# Python Activity
## Introduction to Pandas

This notebook is designed to acquaint you with the Pandas module in Python. Refer to the content in Chapter 5 of _**Python for Data Analysis (3rd Ed.)**_ for examples of the type of code you need for these exercises.

For EACH exercise:

1. Read the description of the task
2. Type your solution in the code cell marked ```### YOUR CODE HERE```
3. Run your code (fix any issues and re-run if needed)
4. Run the TEST CELL that FOLLOWS your code cell. **_DO NOT MODIFY THE TEST CELL._**

The output from the TEST CELL will indicate whether you have performed the task correctly. If the result does not say _`Passed!`_ then you should return to your code cell and revise your code.

# Pandas: Tidying Data in Python

This activity focuses on relational representation referred to as the _tidy_ form of data. This is the same concept that we examined previously using R. 

You may recall that the idea of tidy data was developed by [Hadley Wickham](http://hadley.nz/), a statistician and author of many R libraries. Much of this notebook is based on his tutorial materials (see below).

If you recall what we have studied in [SQL](https://en.wikipedia.org/wiki/SQL), then you may recognize some of the relational data representations that you will encounter in these exercises.
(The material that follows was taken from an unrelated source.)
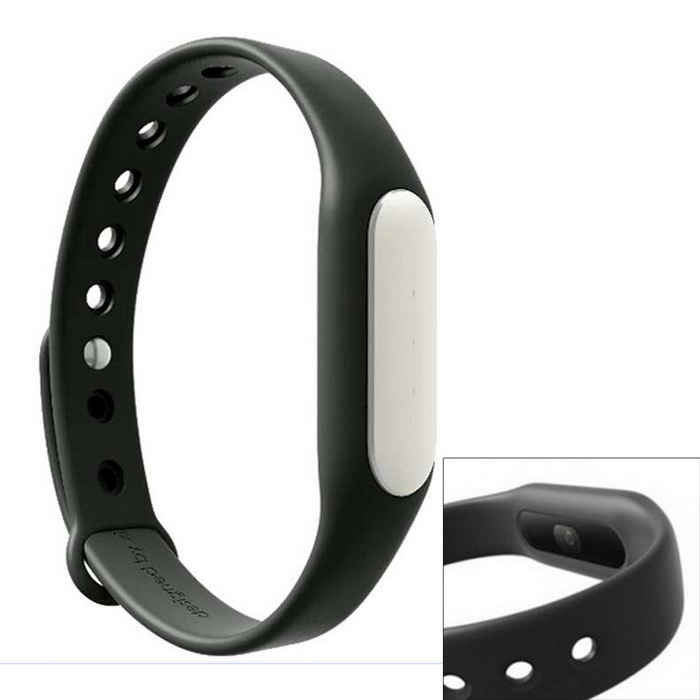 Xiaomi MiBand 1S Light-sensitive Heart Rate Smart Bracelet - BLACK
However, you may notice some differences, because our main goal will be to extract or prepare data in a way that makes analysis easier.

You may find it helpful to also refer to the original materials on which this lab is based:

* Wickham's R tutorial on making data tidy: http://r4ds.had.co.nz/tidy-data.html
* The slides from a talk by Wickham on the concept: http://vita.had.co.nz/papers/tidy-data-pres.pdf
* Wickham's more theoretical paper of "tidy" vs. "untidy" data: http://www.jstatsoft.org/v59/i10/paper

------------------------------------------------------------

## Let's Review: What is tidy data?

Consider the following data set collected from a survey or study.

**Representation 1.** [Two-way contigency table](https://en.wikipedia.org/wiki/Contingency_table).

|            | Registered to Vote | Not Registered |
|-----------:|--------:|------------:|
| **Male**   |     20    |      5       |
| **Female** |     12    |      9       |

**Representation 2.** Summary List (as a "data frame").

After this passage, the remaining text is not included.